(TEXT SECTION)
========
My donation is sent.


----------



## keeperofthegood (Apr 30, 2008)

kqoct srsly, with two kids birthdays 4 days apart, with Halloween, thanks giving and Christmas also a part of the time span, I am tapped right out till January!


:rockon2: But come January I will have a 10 or 20 to set up here, it is "ON MY LIST" right after The Geek Group :rockon2:


----------



## GuitarsCanada (Dec 30, 2005)

keeperofthegood said:


> kqoct srsly, with two kids birthdays 4 days apart, with Halloween, thanks giving and Christmas also a part of the time span, I am tapped right out till January!
> 
> 
> :rockon2: But come January I will have a 10 or 20 to set up here, it is "ON MY LIST" right after The Geek Group :rockon2:


You are covered. All you guys with 200 plus posts have been moved into the Gold user group. Your subscriptions are covered for a year


----------



## Swervin55 (Oct 30, 2009)

I'm very new here, but not to forums in general and I concur with all previous accolades that the atmosphere and enjoyment factor here far exceed any of my other experiences. Donation just made (I too apologize for procrastinating). Thanks for the time, consideration and passion you put into this forum. 
Swervin :smile:


----------



## greco (Jul 15, 2007)

I just donated to the cause. I have not made a donation in quite a while and have been intending to do so.

I spend a huge amount of time on this forum and I don't feel that GuitarsCanada should have to pay for my access to all the enjoyment, friendship, knowledge, etc.

Again, many thanks to all those that make this forum possible.

Cheers

Dave


----------



## Jeff Flowerday (Jan 23, 2006)

*Important!!!!!!*

If anyone is planning on donating with less than 150 posts make sure not to use the regular donate button but do so via your UserCP link to _Subscriptions_.

You can find it here:

http://guitarscanada.com/Board/payments.php


----------



## Big_Daddy (Apr 2, 2009)

Jeff Flowerday said:


> If anyone is planning on donating with less than 150 posts make sure not to use the regular donate button but do so via your UserCP link to _Subscriptions_.
========
(DATASET ROWS)
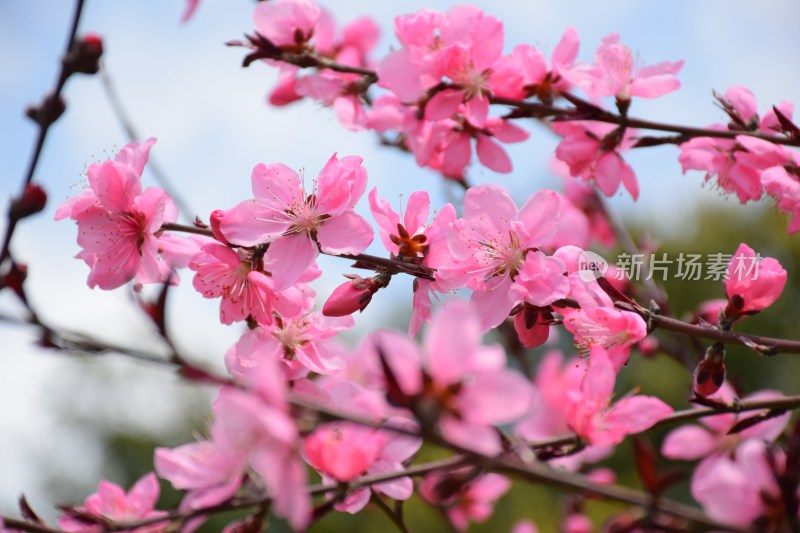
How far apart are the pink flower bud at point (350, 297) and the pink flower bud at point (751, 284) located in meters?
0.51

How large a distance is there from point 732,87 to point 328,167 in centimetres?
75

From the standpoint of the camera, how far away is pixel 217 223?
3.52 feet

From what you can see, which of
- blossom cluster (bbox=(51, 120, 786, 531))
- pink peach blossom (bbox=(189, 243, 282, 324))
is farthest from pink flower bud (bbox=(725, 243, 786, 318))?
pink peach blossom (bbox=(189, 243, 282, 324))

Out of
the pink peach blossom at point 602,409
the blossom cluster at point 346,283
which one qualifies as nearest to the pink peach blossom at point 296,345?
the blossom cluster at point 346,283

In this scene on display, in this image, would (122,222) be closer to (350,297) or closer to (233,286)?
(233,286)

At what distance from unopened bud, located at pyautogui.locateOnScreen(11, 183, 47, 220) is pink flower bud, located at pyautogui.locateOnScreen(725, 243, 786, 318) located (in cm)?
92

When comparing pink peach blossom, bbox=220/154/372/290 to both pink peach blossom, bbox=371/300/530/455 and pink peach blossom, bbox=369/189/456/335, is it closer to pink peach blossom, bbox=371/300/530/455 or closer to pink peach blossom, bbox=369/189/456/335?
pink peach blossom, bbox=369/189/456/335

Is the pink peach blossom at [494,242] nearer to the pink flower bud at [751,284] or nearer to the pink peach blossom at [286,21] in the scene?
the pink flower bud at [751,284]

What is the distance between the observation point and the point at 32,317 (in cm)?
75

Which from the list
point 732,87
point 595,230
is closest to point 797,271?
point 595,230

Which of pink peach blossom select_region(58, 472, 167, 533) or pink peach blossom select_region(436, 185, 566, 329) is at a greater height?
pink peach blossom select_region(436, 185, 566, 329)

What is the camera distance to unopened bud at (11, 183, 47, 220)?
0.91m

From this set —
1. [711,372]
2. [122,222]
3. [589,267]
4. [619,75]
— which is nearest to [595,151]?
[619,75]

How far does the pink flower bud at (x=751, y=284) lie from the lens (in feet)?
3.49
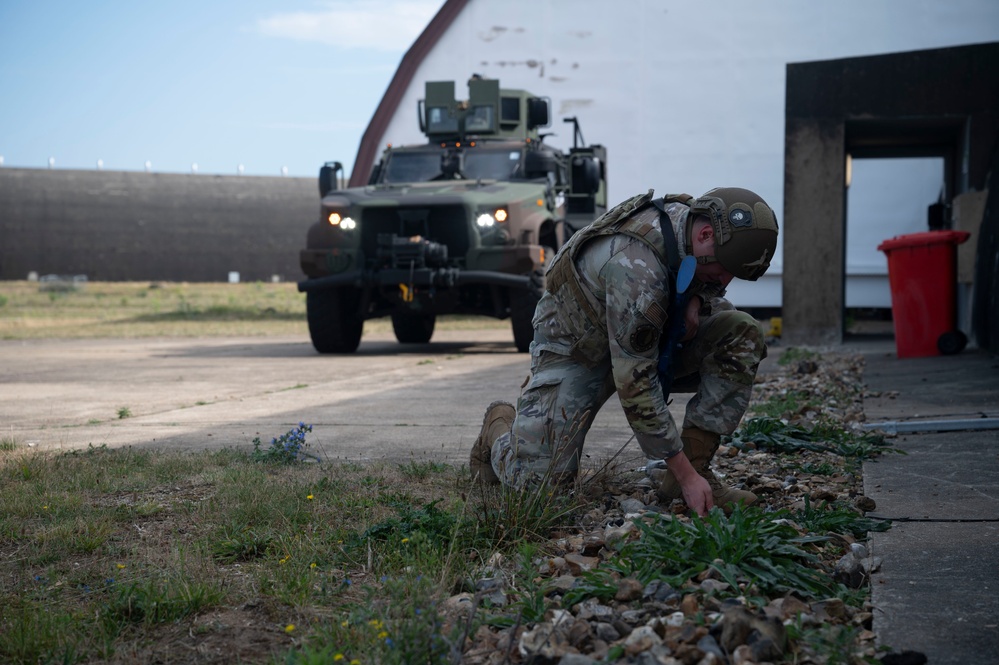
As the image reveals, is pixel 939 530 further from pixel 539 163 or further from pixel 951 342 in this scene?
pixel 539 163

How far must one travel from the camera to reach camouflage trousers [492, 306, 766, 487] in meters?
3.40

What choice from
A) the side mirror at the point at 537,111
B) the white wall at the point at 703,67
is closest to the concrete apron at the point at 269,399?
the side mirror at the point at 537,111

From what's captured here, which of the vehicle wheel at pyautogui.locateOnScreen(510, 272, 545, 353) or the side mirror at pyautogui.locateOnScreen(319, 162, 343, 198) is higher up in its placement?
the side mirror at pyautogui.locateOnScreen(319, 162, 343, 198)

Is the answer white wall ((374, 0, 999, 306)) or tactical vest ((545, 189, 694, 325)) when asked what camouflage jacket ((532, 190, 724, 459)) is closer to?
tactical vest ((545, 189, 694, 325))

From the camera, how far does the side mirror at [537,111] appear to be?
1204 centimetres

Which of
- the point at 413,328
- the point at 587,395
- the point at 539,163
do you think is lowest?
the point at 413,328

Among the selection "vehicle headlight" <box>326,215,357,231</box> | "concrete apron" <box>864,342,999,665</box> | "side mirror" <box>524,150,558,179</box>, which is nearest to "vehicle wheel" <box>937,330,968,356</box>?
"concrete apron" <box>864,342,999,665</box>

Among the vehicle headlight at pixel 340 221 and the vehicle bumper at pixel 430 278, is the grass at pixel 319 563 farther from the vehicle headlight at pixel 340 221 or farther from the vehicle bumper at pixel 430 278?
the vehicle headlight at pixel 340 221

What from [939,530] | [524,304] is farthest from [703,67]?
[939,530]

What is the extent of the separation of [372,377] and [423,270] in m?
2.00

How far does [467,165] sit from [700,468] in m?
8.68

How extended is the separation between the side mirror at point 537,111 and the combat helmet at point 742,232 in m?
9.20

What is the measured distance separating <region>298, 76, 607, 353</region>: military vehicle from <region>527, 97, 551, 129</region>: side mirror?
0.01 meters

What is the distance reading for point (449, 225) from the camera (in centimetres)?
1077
========
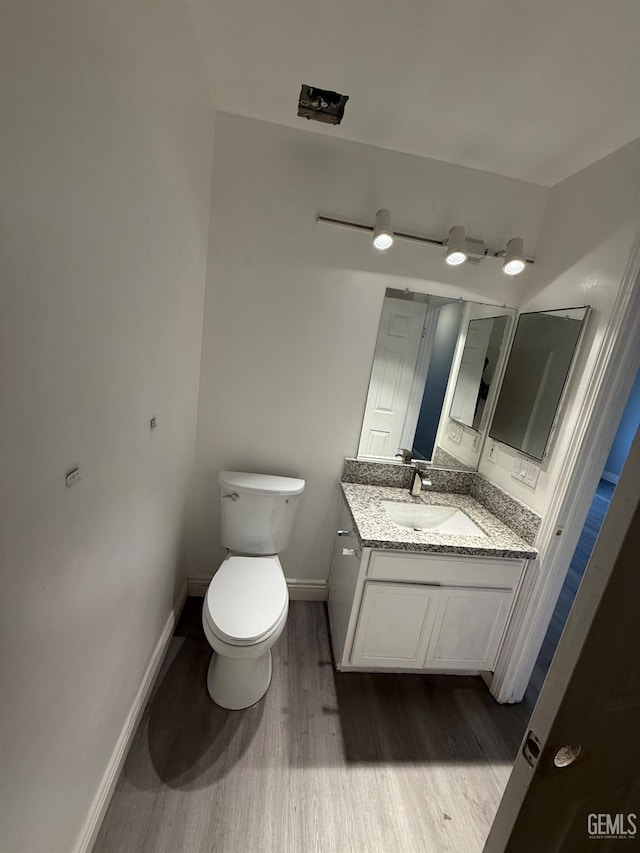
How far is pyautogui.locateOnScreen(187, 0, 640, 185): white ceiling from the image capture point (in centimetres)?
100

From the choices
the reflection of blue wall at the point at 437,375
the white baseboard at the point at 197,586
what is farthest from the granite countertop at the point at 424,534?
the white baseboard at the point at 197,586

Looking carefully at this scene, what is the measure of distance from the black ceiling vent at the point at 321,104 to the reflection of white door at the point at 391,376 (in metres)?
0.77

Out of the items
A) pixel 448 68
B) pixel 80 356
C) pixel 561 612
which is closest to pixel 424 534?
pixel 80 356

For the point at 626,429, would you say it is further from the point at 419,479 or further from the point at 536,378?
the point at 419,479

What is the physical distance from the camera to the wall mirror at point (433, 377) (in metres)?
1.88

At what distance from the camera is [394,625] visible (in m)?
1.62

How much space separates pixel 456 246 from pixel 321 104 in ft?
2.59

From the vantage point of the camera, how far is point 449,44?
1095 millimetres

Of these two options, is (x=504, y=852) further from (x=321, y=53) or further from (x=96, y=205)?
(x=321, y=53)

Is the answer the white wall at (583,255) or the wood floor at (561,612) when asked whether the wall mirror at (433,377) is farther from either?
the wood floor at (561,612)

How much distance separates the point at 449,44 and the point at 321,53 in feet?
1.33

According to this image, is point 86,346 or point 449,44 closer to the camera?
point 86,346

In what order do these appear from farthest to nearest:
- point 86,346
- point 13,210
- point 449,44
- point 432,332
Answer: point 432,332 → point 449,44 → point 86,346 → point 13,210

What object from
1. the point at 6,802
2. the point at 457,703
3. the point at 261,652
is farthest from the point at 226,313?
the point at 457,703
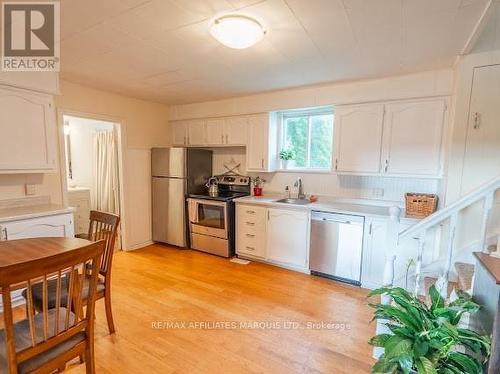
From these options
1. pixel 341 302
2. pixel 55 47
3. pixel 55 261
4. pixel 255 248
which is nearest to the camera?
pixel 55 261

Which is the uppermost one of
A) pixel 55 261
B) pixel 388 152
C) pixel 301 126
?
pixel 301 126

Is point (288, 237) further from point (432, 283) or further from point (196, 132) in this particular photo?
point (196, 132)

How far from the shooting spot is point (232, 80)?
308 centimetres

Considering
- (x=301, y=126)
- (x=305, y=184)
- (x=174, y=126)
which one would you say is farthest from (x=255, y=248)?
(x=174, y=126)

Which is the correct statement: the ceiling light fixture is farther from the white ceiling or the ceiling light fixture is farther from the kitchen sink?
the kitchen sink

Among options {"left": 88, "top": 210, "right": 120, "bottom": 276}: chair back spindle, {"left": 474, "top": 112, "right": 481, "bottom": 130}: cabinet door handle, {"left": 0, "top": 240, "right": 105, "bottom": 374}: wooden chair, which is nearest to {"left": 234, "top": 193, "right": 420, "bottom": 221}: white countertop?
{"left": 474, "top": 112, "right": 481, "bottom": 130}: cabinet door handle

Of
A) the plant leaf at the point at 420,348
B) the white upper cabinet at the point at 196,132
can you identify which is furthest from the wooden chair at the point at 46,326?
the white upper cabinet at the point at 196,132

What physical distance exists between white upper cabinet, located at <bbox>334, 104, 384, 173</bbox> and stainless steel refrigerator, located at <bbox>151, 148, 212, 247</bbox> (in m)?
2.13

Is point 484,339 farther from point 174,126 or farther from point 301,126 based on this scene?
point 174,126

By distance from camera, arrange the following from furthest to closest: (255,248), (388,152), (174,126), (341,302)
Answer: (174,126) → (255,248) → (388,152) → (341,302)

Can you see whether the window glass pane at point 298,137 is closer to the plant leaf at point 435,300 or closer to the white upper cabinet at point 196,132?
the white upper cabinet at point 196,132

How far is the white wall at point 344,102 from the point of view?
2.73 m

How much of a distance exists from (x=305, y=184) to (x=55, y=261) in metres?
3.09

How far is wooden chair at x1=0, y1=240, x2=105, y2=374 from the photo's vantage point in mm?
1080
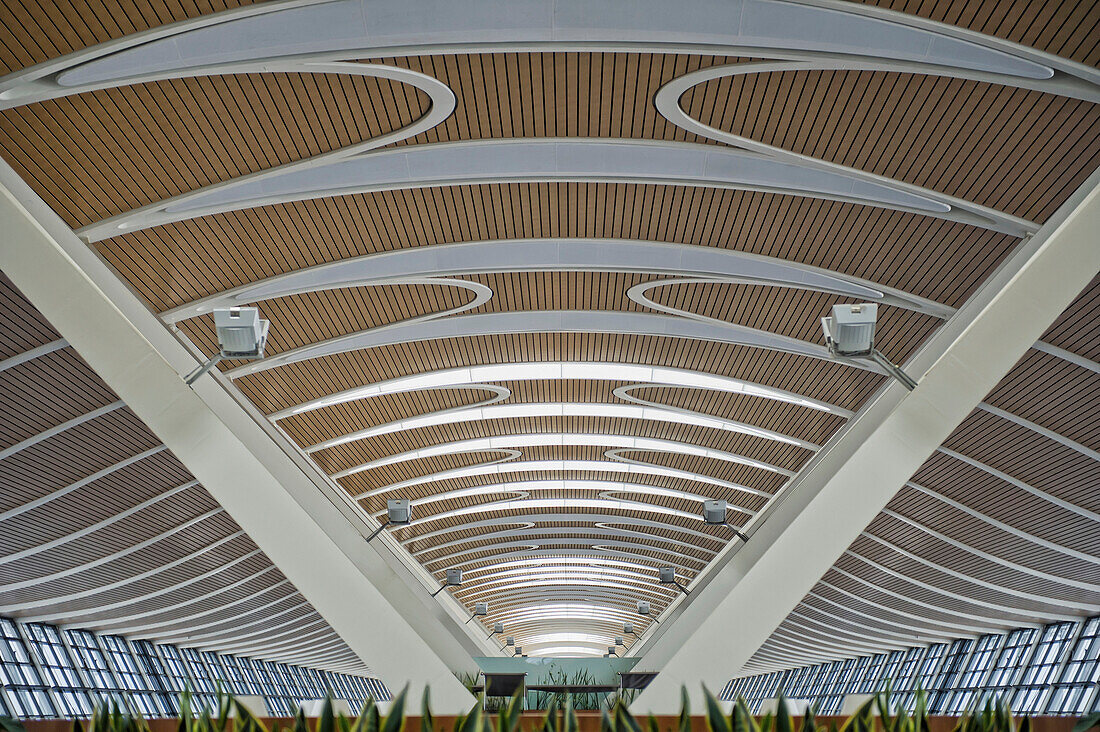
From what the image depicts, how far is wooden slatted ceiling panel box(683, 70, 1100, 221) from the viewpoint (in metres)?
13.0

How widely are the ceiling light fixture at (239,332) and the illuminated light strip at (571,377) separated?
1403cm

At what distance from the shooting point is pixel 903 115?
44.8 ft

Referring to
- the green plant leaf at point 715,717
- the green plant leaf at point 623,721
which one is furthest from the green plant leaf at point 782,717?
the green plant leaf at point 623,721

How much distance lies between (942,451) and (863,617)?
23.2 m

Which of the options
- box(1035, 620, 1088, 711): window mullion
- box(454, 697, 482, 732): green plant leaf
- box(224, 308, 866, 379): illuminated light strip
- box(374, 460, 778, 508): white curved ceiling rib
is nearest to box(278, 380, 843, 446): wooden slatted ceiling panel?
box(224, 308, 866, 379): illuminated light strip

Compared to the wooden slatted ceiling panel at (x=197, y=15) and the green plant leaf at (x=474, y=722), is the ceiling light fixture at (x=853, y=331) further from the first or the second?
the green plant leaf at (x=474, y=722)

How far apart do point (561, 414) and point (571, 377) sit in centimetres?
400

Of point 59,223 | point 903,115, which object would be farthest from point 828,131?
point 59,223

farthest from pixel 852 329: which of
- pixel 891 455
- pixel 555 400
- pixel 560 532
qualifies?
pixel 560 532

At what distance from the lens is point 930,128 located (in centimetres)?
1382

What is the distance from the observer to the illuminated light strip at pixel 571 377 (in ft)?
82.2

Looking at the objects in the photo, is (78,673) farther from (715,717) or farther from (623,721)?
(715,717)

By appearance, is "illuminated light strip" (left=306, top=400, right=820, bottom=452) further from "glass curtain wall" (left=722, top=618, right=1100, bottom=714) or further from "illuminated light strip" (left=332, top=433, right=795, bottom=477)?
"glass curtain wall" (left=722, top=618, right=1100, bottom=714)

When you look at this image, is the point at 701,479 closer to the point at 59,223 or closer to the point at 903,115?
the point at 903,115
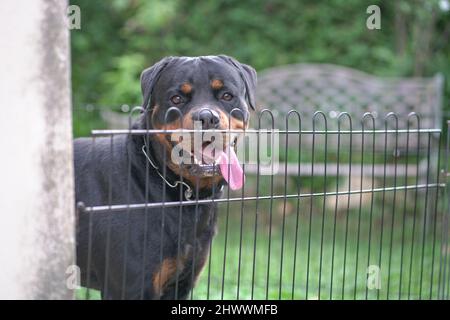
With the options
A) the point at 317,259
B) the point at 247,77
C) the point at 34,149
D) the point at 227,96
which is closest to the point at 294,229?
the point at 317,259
========
(GOAL)
Continue the forum thread about donations, starting right after its last line.

(WRITTEN RESPONSE)
> 
> You can find it here:
> 
> http://guitarscanada.com/Board/payments.php



I used the DONATE button earlier. Did you receive my Paypal?


----------



## twoonie2 (Jan 19, 2008)

I'm all for it!! Always glad to help out!!


----------



## Guest (Dec 3, 2009)

GuitarsCanada said:


> You are covered. All you guys with 200 plus posts have been moved into the Gold user group. Your subscriptions are covered for a year


That is unbelievably nice. Thanks.


----------



## mario (Feb 18, 2006)

Paypal sent. Thanks for the great forum!


----------



## tomyam (May 14, 2007)

im up for it


----------



## six-string (Oct 7, 2009)

*six-string*

well i did buy a guitar from someone i met on this site. 
haven't sold anything yet....but i might want to list something.
hey $10 or 20 for a year is fine with me.
i'd pay that just for the comic relief i get reading some of the threads around here!
thanks to all for the hard work they put in to keep this place going.
play on dudes!


----------



## Jeff Flowerday (Jan 23, 2006)

Membership levels can be found here:

http://guitarscanada.com/Board/showthread.php?t=29169


----------



## hollowbody (Jan 15, 2008)

Yeah, I'm with the others. I get enough out of this place to warrant a membership fee without even taking the For Sale forums into account. I'll wire you some cash after the Leafs game.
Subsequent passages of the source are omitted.